Plus récemment, le Washington Post a également conduit à la démission de la caricaturiste Ann Telnaes, lorsqu’un dessin a été refusé, représentant « une série d’oligarques » de la technologie et des ‘médias’, comme Zuckerberg, Altman, la Walt Disney Company et Bezos, propriétaire du journal américain, « déposant des sacs d’argent aux pieds du nouveau président américain ».
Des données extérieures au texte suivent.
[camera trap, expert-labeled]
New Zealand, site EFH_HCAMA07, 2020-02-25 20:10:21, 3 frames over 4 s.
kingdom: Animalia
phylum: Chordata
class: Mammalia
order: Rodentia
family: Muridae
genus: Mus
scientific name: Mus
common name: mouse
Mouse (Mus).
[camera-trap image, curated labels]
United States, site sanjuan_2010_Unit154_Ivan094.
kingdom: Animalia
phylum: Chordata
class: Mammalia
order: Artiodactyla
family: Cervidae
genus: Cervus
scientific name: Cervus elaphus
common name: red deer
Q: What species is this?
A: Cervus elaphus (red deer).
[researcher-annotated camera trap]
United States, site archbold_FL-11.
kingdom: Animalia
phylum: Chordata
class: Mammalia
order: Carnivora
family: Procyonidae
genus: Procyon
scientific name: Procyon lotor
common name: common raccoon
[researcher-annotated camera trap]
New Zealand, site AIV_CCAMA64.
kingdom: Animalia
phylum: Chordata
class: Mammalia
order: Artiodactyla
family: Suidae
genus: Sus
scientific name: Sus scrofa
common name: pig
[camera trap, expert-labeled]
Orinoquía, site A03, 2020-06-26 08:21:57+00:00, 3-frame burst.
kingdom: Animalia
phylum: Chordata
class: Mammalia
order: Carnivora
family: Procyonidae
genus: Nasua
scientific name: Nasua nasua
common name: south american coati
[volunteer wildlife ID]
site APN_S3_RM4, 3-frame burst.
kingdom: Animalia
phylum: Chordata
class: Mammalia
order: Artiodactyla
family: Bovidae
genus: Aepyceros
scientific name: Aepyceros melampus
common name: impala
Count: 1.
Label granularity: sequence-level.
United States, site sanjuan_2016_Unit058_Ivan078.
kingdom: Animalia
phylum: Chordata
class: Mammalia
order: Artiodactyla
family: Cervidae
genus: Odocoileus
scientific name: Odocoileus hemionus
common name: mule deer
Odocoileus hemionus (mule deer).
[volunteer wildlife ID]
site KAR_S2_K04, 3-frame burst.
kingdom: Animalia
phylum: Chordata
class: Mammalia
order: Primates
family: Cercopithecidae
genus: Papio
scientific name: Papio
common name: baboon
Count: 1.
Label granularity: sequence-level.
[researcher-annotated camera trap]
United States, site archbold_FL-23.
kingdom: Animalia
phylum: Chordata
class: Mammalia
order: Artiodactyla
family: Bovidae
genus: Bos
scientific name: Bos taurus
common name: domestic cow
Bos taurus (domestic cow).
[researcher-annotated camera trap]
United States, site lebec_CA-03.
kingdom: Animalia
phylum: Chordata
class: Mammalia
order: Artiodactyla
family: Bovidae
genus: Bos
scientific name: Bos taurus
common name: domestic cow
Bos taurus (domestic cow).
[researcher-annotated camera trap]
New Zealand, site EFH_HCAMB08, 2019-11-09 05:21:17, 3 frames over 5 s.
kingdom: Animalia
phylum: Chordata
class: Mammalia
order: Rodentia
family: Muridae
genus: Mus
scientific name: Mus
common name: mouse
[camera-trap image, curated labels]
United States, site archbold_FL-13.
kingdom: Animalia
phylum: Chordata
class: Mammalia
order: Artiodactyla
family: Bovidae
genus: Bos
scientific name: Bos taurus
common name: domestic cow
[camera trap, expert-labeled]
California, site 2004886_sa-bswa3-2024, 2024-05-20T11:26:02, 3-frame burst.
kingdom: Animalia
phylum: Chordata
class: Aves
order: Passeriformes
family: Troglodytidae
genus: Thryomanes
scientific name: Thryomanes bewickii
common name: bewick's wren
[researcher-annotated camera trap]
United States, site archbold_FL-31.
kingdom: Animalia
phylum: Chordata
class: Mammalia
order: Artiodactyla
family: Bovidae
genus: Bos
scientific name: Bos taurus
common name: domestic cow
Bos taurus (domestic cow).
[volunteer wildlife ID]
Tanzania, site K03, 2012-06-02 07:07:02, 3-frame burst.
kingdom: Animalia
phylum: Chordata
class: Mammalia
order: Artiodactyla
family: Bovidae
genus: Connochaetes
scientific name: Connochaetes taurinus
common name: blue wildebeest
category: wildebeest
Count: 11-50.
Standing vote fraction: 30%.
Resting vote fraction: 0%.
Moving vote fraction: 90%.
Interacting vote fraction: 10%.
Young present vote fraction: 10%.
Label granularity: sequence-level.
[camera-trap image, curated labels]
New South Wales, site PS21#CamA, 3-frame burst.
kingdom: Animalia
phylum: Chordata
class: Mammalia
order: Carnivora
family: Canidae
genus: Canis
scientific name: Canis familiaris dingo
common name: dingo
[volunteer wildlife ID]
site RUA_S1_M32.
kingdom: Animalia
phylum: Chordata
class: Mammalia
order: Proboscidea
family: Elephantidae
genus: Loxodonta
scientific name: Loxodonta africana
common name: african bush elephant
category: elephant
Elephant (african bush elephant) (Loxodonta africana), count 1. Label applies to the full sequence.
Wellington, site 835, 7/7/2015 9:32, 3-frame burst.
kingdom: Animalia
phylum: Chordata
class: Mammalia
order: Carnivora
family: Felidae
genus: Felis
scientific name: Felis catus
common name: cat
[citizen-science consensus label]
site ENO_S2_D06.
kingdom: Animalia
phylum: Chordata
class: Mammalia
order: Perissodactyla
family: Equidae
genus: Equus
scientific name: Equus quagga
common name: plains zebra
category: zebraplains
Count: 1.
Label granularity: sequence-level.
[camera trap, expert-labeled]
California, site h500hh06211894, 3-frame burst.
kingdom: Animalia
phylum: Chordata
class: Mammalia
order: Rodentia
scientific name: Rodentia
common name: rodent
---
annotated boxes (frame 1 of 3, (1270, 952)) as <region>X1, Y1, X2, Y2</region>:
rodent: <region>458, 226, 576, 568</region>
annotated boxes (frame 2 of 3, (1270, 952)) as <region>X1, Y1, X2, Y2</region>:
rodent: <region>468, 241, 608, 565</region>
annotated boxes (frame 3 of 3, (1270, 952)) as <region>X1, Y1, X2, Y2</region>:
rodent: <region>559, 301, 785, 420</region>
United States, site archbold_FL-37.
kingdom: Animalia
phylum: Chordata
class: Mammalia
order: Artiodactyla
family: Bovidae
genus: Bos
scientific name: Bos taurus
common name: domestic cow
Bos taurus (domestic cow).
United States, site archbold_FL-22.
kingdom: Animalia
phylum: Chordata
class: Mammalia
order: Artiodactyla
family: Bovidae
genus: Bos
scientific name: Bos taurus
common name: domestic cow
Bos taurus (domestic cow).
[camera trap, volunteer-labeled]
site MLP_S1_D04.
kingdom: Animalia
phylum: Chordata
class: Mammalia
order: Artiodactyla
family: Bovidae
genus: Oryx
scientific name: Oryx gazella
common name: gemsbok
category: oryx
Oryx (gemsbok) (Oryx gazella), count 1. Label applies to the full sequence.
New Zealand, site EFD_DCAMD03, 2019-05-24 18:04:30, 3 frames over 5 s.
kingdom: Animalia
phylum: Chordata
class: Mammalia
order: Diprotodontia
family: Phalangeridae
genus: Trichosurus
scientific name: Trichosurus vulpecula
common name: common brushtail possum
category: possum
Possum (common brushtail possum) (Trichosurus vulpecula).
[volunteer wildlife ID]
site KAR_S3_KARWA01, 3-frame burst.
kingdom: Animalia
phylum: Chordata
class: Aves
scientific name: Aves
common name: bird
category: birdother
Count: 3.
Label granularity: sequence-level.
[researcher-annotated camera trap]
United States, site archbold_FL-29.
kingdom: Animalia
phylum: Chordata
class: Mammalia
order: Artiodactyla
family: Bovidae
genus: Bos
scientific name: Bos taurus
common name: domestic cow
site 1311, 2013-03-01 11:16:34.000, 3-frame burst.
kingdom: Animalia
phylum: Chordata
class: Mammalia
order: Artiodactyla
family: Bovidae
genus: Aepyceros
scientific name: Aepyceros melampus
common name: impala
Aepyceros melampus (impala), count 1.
« Dans ce groupe d’oligarques qui remettaient des sacs d’argent, il y avait aussi Bezos, et elle a décidé de partir », après avoir vu refusé un travail non pour des doutes de compréhension, mais à cause du contenu du ‘cartoon’, a résumé António.
Au cours de 17 éditions du WPC, à Sintra, Cascais et Caldas da Rainha, le salon a également présenté depuis 2005 des expositions sur plusieurs continents, dans une quinzaine de pays, et des contacts sont en cours pour des expositions en Afrique du Sud, en Argentine, au Cap-Vert, aux États-Unis, en Grèce et en Suisse.
Une source officielle du cabinet du président de la Chambre de Oeiras, Isaltino Morais, a confirmé à Lusa que le WPC aura lieu dans la municipalité, mais que « les lieux et dates de l’événement ne sont pas encore complètement définis ».